======== Records to process ========
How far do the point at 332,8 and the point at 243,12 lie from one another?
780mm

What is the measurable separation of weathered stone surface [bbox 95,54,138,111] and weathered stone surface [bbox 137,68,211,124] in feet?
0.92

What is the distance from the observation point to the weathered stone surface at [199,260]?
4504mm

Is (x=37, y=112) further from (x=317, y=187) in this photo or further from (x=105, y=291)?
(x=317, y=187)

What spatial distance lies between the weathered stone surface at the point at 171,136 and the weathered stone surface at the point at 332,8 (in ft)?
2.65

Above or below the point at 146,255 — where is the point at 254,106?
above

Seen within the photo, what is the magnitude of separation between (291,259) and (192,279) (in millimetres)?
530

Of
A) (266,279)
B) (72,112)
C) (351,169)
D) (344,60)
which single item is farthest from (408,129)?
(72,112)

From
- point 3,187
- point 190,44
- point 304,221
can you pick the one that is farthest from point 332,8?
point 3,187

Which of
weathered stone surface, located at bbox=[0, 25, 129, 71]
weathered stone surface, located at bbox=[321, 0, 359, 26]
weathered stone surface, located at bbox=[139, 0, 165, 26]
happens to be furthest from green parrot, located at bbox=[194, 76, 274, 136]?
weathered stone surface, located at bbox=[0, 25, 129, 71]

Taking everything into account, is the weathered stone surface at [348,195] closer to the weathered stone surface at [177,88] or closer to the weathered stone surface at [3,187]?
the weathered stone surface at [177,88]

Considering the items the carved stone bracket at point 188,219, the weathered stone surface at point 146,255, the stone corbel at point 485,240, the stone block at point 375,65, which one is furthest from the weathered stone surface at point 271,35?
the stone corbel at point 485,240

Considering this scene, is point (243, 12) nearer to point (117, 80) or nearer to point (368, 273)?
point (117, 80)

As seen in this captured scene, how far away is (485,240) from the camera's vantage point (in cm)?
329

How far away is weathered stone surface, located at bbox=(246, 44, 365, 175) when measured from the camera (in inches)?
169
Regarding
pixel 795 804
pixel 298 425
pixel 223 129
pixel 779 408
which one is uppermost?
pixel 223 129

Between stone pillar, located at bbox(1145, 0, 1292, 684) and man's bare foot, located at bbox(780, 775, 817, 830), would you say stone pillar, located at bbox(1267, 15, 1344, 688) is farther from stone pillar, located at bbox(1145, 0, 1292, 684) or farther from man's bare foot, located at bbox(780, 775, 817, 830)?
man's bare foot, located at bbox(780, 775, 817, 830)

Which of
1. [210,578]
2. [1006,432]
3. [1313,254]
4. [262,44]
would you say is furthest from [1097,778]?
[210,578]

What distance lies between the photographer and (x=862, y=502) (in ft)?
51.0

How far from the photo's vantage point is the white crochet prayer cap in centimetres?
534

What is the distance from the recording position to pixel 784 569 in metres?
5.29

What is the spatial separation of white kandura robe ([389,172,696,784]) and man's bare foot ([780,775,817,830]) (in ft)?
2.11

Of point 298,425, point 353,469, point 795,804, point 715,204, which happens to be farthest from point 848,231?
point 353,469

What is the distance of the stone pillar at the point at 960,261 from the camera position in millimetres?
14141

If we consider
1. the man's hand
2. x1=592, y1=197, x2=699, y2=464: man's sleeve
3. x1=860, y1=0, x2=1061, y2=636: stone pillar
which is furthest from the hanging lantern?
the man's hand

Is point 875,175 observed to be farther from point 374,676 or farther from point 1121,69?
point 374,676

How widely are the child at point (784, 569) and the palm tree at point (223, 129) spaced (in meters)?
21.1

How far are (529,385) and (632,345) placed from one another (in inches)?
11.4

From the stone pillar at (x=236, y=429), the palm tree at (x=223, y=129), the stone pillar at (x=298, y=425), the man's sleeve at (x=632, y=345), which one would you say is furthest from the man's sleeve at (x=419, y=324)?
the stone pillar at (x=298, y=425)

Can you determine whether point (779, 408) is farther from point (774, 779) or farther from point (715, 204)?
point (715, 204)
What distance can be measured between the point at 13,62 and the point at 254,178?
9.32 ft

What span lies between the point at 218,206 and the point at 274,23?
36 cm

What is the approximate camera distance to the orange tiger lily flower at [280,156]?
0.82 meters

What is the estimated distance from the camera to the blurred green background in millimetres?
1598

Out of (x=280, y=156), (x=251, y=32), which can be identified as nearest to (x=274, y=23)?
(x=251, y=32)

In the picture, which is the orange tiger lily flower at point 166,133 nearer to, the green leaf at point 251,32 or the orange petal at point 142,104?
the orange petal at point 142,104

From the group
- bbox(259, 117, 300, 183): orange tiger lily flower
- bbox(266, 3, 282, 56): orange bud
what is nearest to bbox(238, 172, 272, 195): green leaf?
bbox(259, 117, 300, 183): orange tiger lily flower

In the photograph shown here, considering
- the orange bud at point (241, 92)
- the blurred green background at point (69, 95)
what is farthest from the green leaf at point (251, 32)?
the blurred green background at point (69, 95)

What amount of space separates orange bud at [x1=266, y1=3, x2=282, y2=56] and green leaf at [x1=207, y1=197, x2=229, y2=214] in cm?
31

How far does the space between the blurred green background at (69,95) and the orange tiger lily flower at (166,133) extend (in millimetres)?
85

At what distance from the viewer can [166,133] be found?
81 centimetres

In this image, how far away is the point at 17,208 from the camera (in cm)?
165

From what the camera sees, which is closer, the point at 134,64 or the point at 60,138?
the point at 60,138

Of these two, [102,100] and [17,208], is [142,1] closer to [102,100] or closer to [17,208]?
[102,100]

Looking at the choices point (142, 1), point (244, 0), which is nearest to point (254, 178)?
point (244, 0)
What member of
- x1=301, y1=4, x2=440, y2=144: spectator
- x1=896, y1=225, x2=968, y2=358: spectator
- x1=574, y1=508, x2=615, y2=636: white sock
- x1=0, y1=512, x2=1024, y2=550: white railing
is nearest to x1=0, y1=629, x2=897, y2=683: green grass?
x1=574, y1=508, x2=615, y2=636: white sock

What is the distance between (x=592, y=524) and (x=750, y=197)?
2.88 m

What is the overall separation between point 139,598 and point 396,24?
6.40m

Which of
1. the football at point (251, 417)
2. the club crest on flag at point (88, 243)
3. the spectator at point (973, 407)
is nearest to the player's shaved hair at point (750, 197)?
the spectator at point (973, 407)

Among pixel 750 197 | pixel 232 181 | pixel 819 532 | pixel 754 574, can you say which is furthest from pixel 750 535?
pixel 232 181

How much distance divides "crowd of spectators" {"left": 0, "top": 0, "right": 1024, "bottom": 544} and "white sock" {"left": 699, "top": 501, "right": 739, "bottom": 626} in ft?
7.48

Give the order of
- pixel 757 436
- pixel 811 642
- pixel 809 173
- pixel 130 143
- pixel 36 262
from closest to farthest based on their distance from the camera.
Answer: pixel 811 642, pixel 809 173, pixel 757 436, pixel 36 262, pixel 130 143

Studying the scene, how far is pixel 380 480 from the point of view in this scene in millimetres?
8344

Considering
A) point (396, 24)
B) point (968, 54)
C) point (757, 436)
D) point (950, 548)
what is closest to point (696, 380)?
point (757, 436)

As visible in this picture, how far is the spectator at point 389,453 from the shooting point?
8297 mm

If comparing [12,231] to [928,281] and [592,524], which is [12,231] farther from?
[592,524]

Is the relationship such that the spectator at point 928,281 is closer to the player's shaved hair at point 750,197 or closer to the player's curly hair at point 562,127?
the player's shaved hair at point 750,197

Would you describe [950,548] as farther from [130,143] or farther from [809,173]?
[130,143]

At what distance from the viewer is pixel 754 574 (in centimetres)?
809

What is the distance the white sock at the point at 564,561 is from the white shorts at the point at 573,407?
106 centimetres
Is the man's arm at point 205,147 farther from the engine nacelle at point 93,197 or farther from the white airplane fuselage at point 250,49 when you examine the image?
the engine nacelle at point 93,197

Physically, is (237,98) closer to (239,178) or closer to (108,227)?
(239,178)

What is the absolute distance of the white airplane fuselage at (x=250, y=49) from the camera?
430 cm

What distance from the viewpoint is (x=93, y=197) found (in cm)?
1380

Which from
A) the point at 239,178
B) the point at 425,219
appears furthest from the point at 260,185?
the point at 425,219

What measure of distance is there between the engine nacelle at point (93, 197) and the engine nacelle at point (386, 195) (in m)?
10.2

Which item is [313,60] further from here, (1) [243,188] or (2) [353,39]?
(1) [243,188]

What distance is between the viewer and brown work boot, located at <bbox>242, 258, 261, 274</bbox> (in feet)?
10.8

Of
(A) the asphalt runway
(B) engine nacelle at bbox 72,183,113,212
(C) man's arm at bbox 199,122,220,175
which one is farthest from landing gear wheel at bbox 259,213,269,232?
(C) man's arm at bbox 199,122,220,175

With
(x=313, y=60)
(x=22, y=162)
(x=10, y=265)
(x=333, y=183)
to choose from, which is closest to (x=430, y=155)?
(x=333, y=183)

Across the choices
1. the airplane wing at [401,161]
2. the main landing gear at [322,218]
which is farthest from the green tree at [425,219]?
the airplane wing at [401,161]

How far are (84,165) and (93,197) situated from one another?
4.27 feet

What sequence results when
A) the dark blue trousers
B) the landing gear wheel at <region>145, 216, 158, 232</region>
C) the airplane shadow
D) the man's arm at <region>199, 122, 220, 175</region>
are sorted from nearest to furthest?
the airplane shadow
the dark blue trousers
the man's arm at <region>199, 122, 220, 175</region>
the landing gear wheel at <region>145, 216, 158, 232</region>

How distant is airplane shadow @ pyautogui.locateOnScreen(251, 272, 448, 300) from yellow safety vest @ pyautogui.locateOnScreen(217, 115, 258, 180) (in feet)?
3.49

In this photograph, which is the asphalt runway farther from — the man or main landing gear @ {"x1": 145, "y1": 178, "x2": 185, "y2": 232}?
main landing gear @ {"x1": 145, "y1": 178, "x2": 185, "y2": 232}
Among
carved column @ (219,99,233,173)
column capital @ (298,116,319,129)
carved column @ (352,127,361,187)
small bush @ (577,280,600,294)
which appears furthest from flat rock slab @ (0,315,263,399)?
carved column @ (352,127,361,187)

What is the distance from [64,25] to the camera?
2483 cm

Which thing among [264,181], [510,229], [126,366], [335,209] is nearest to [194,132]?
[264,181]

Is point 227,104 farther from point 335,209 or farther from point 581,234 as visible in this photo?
========
Quote the lines of the listing above that run from the line with "How distant is" through its last line, both included, and nothing else.

How distant is airplane shadow @ pyautogui.locateOnScreen(251, 272, 448, 300) from yellow safety vest @ pyautogui.locateOnScreen(217, 115, 258, 180) (in feet)?
3.49

In this photograph, which is the asphalt runway farther from — the man or main landing gear @ {"x1": 145, "y1": 178, "x2": 185, "y2": 232}?
main landing gear @ {"x1": 145, "y1": 178, "x2": 185, "y2": 232}
Among
carved column @ (219,99,233,173)
column capital @ (298,116,319,129)
carved column @ (352,127,361,187)
small bush @ (577,280,600,294)
which appears furthest from flat rock slab @ (0,315,263,399)?
carved column @ (352,127,361,187)

What is the distance from [64,25] to the camera?
2483 cm

Which thing among [264,181], [510,229], [126,366], [335,209] is nearest to [194,132]?
[264,181]

Is point 227,104 farther from point 335,209 or farther from point 581,234 as visible in this photo?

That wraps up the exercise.